§ EXERCISE INSTRUCTIONS: Copy the stretch from the line containing "Looking at both, is" through the end of the items, changing "further" to "farther" and leaving everything else untouched.

§ MATERIAL:

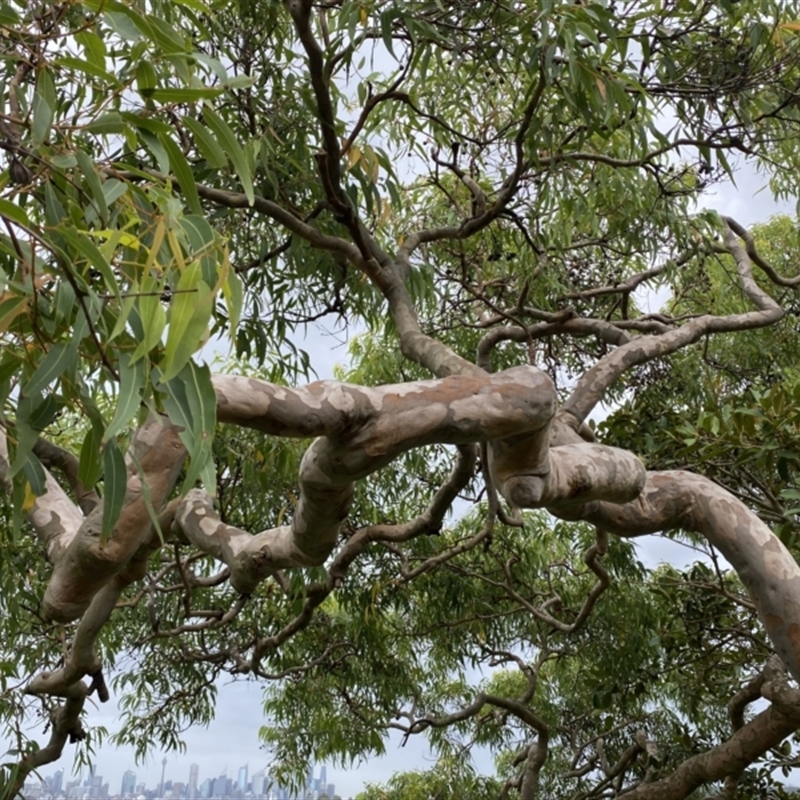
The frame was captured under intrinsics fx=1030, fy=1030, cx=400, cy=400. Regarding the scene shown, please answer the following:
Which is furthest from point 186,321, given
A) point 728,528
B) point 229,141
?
point 728,528

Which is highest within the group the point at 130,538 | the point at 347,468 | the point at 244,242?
the point at 244,242

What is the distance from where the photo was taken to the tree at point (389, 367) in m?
1.00

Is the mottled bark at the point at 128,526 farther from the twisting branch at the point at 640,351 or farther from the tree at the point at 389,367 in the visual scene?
the twisting branch at the point at 640,351

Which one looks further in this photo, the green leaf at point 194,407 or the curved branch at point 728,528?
the curved branch at point 728,528

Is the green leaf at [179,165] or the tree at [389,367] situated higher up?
the tree at [389,367]

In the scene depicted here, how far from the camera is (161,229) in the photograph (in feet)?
2.82

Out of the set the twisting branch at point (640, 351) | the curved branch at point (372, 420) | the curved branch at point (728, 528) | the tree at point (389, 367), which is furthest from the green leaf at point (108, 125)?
the twisting branch at point (640, 351)

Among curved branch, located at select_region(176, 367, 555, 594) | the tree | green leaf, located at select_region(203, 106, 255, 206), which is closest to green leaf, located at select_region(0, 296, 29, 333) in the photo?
the tree

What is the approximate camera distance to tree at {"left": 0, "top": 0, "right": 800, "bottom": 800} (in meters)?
A: 1.00

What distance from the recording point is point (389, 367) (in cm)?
408

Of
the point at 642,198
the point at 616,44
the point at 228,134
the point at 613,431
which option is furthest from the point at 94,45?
the point at 642,198

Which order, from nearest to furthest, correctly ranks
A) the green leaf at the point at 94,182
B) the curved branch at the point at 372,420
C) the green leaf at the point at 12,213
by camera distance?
the green leaf at the point at 12,213 → the green leaf at the point at 94,182 → the curved branch at the point at 372,420

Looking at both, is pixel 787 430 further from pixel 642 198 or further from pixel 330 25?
pixel 330 25

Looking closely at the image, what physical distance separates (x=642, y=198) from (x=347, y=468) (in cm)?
181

§ REPLY TO THE TASK:
Looking at both, is pixel 787 430 farther from pixel 642 198 or farther from pixel 330 25?
pixel 330 25

Looking closely at the image, what physical distance separates (x=642, y=198) from (x=347, y=468) (in cm)?
181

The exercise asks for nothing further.